I’ve been trying to win a vacation online since January 2015.
Up until now, I’ve just gotten some promotional, newsletter-y emails at my win-a-vacation specific gmail account. They are normally from Sandals.com, the Travel Channel and wherever else I’ve signed up. Other than that, I’ve been virtually unbothered and totally out of luck.
My phone rang with a number I didn’t recognize. Because I’m on the prowl for a new job, I thought the call was from a place I had recently interviewed and my heart jumped. Here it is! My new life!
“Congratulations!!!” said the person on the other end of the line.

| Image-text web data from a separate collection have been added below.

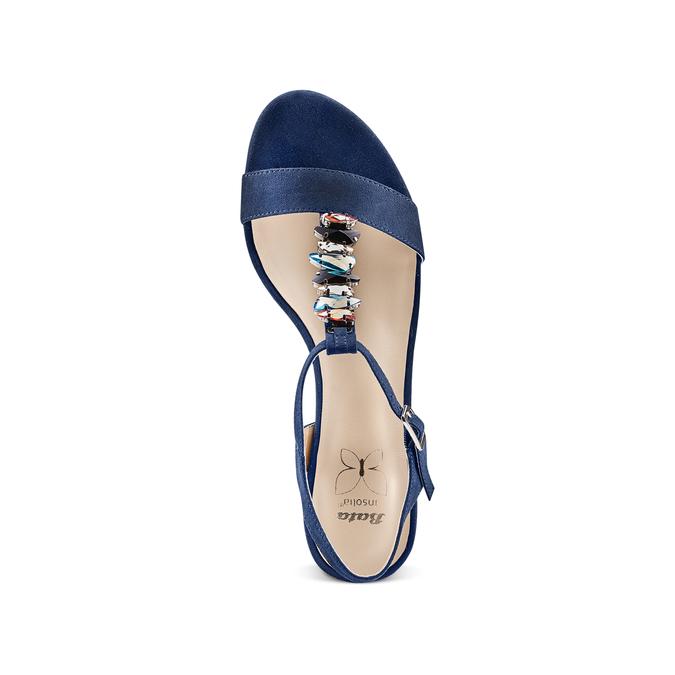 Women's shoes insolia, Bleu, 669-9131 - 17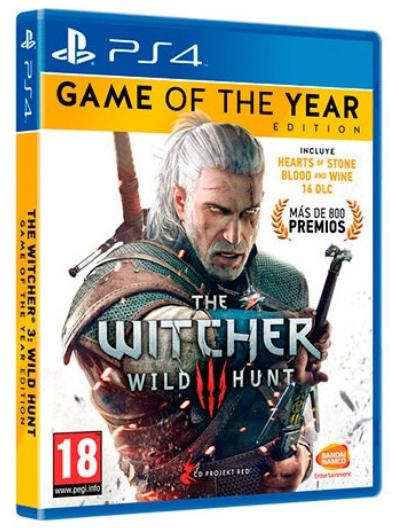 Sony PS4 The Witcher 3: Wild Hunt GOTY edition – Videojuego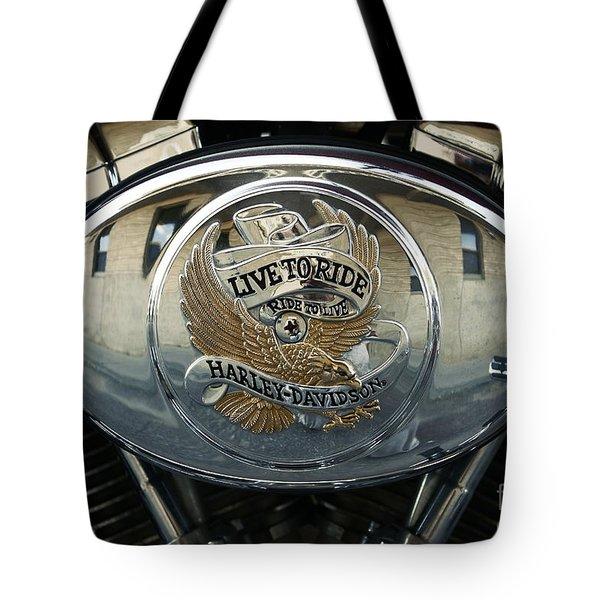 Harley Davidson Bike - Chrome Parts 44c Tote Bag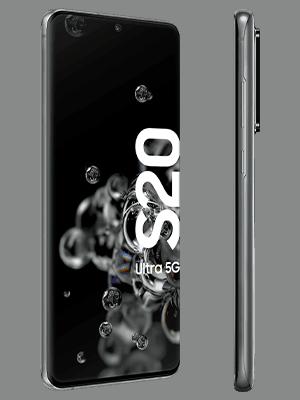 congstar - Samsung Galaxy S20 Ultra 5G (grau / seitlich)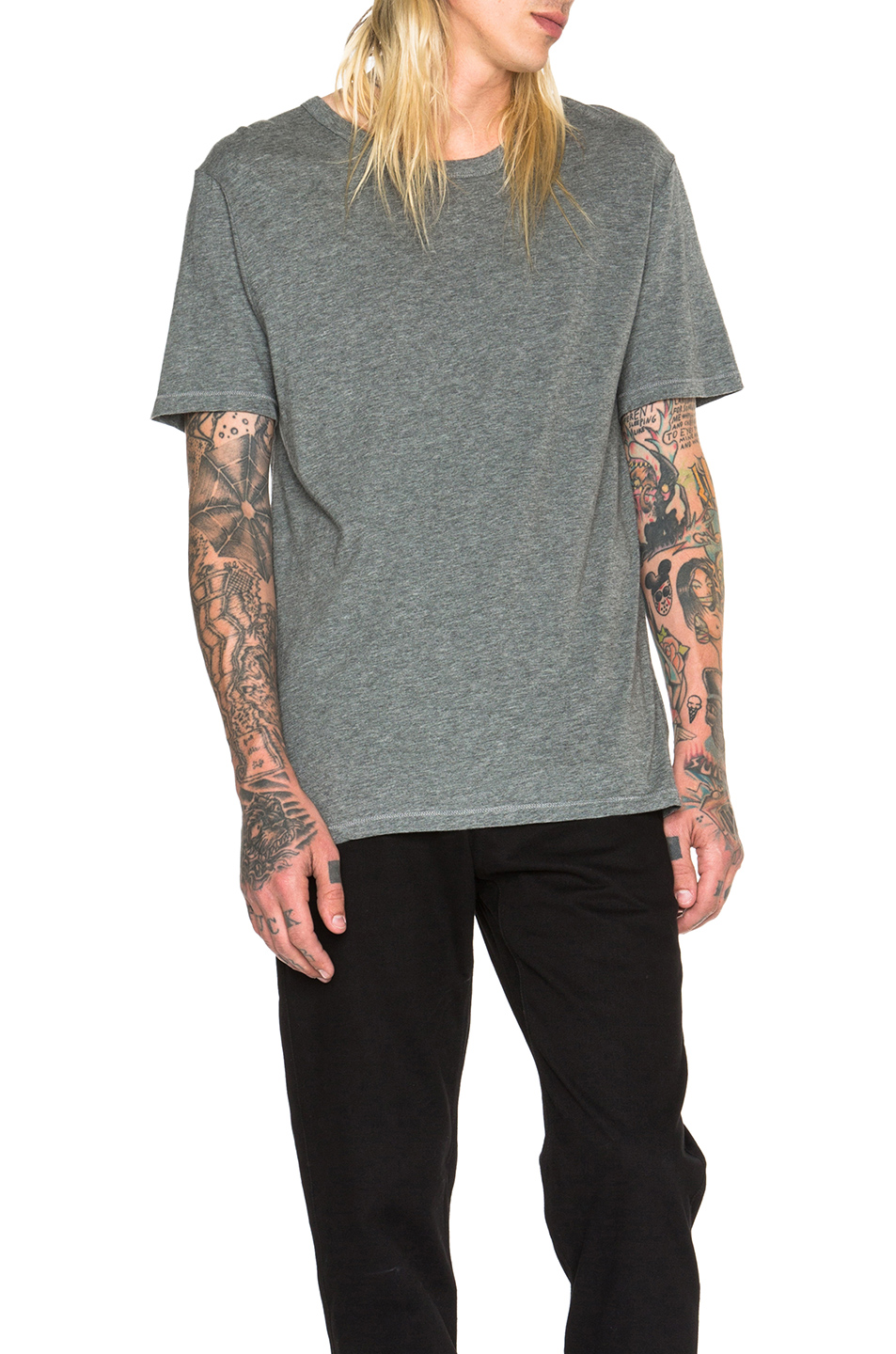 Photo of Alexander Wang Classic Short Sleeve Tee in Gray - shop Alexander Wang menswear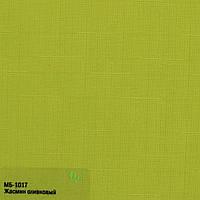 Готовые рулонные шторы 300*1500 Ткань Лён 7383 Оливковый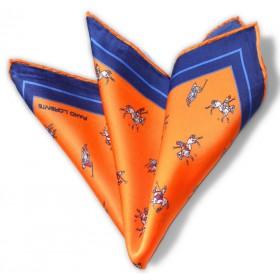 Hodvábna vreckovka Pako Lorente oranžová s granátovým lemom vzor pólo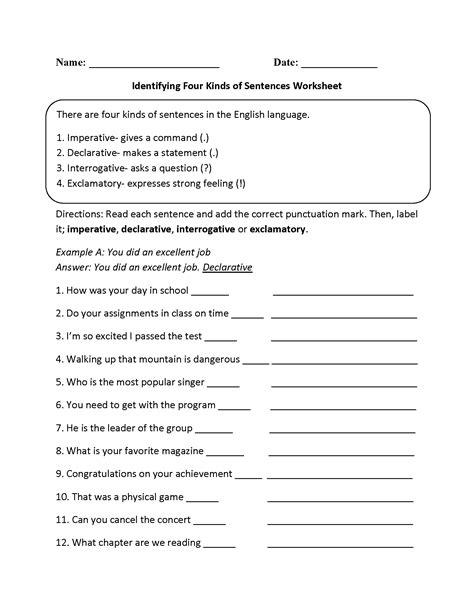 practicing four kinds of sentences worksheet language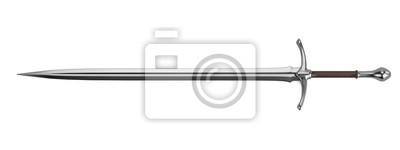 Fototapeta Realistyczne 3D render z mieczem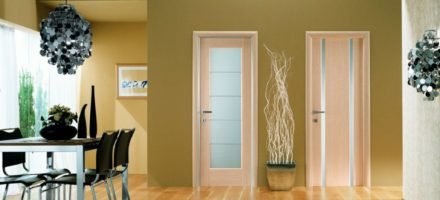 Как выбрать цвет дверей межкомнатных в квартире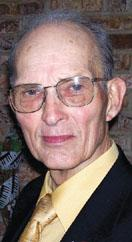 Robert Rudell 'Bob' Bennett, 75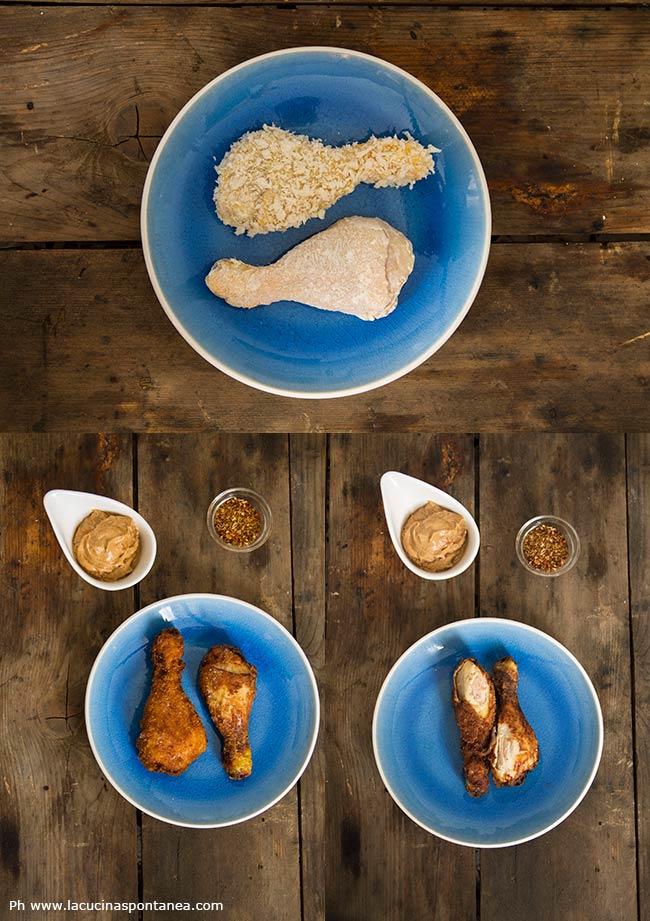 Foto di cosce di pollo fritte, impanate in due modi diversi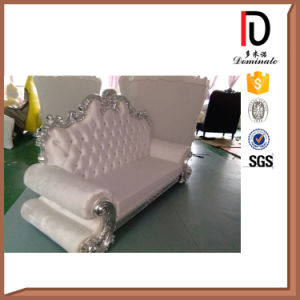 Popular Fabric King Silver Queen Chair (BR-LC) pictures & photos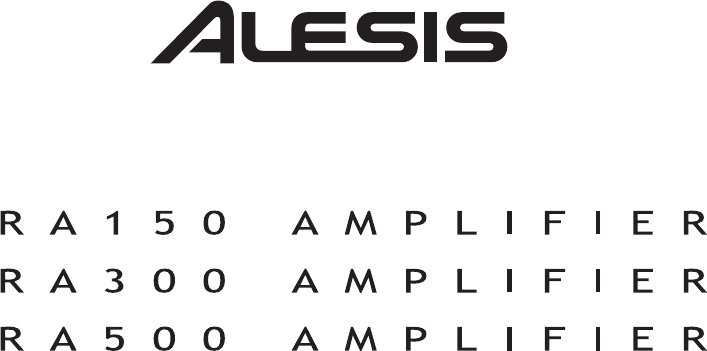 Alesis Car Amplifier RA500 manual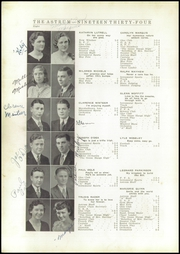 Page 16, 1934 Edition, Aledo High School - Astrum (Aledo, IL) online yearbook collection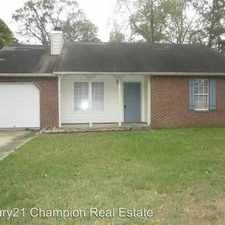 Rental info for 504 Crissy Drive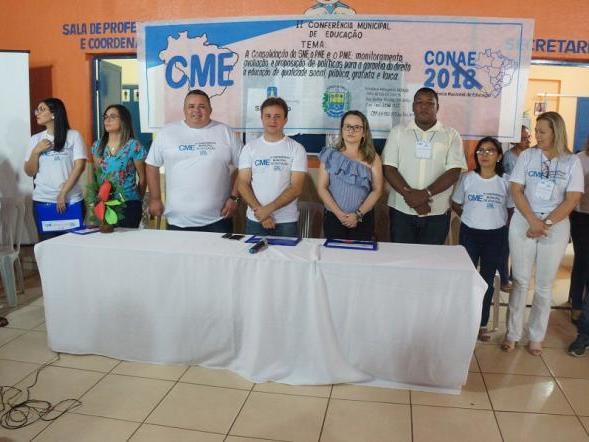 II Conferencia Municipal de Educação é realizada em São Pedro do Pi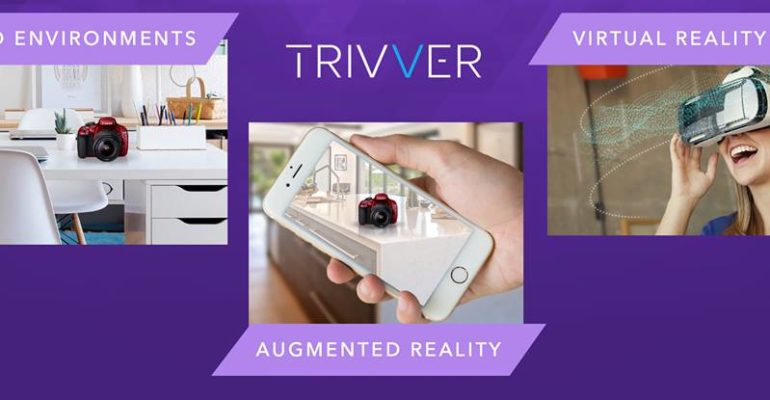 Extended reality advertising increasingly adopts AR, VR and 3D content – Dr. Walter Schindler joins TRIVVER's advisory board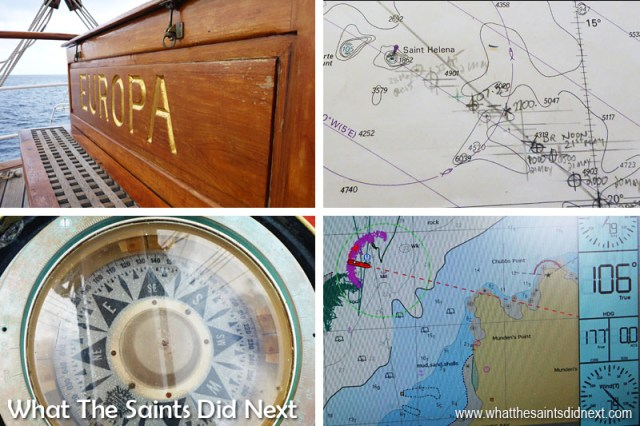 Bark Europa - navigating the high seas.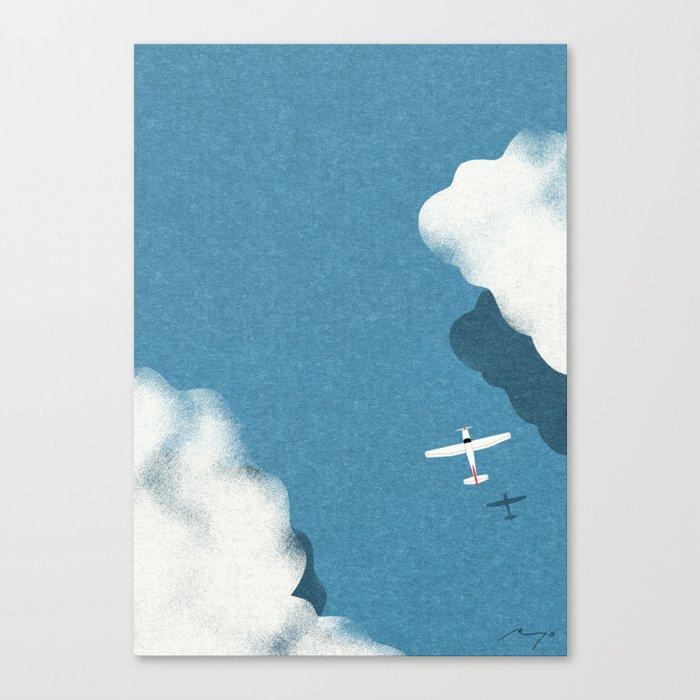 Over the sea Canvas Print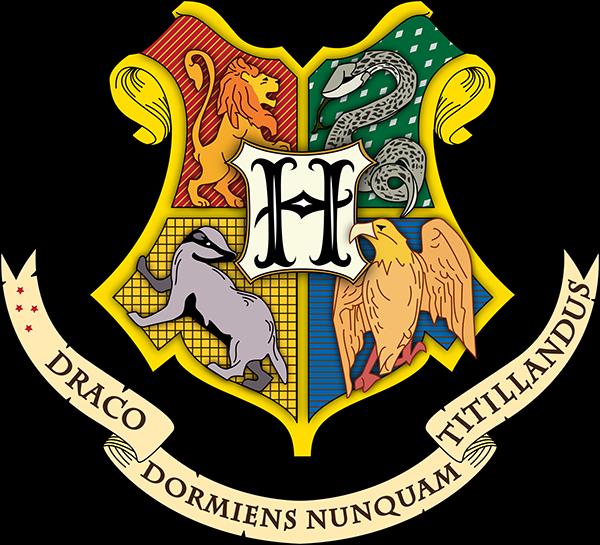SOIRÉE JEUX DISCORD 09/12/2017 Spéciale Harry Potter 9150110ada8c50046c3ddc6315dfca06e80649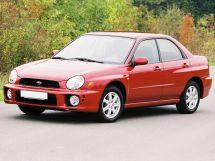 Subaru Impreza 2 поколение, 04.2000 - 10.2002, Седан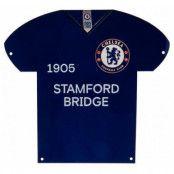 Chelsea Metallskylt Shirt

I thought it was a weird way for a place to tell me I got the job, but it’s 2015 and everyone is losing their minds so fucking hard, so I shrugged it off. That’s so festive! And amazing for me! But sadly, no. It wasn’t them.
The phone call was actually an automated woman that went on to tell me free cruise tickets were waiting for me (!!!) and all I had to do was answer a few simple questions.
The questions went as follows:
“Do you have any pain in your joints or muscles? Press 2 for yes, 3 for no.” uhhhh sorta but I don’t want them to know that. I pressed 3.
“If I told you there were medical breakthroughs in non-habit forming, pain relieving topical creams, would you be interested? Press 2 for yes, 3 for no.” I pressed 3, but in hindsight I should have pressed 2.
Then they asked me if I had health insurance and something else I forgot.
I was hoping for more questions about topical creams and to hear about other sketchy medical breakthroughs that might change my life in the worst way possible if I ever used them. But this automated message had no time to fuck around.
“For two free tickets sending YOU and a guest on a cruise in the Bahamas, press 1 after this message, and a travel coordinator will call you in the next 24-48 hours. “ Wow, that was fast! I thought. Bahamas here we come!! My boyfriend is gonna FLIP!
However, seconds later my hopes to finally win a free vacation were dashed, just like that time in 2006 I realized “doing fashion in Spain” wasn’t a viable career.
The automated message HUNG. UP. before I had a chance to alert the eager travel coordinator that I wanted my two free tickets. How could this have happened to me? MEEE!!!!
I felt tricked. Foiled. Humiliated on my own couch! How dare they turn me into a focus group participant without delivering their reward!
10 minutes later, after I had consoled myself with a fresh bag of Pop Secret, I got a call from what my phone said was coming from a Hollywood, FL. (Is that not the saddest imagery EVER for a city? I need that t-shirt ASAP.)
“Hello?” I said in my normal, casual tone of inquiry.
No answer. Maybe they didn’t hear me, I thought.
“Hello??” I said, this time louder and with a bit more gumption.
Still no answer. Am I being fooled here? AGAIN? On my own couch, for the second time in one day? How much more of this can I take?
I hung up the dead line and sighed heavily. I guess I’m not winning any vacation today. But on the bright side there’s always tomorrow. And every day after that until I win a goddamn free vacation on the internet or via phone scam. I’ll keep you posted.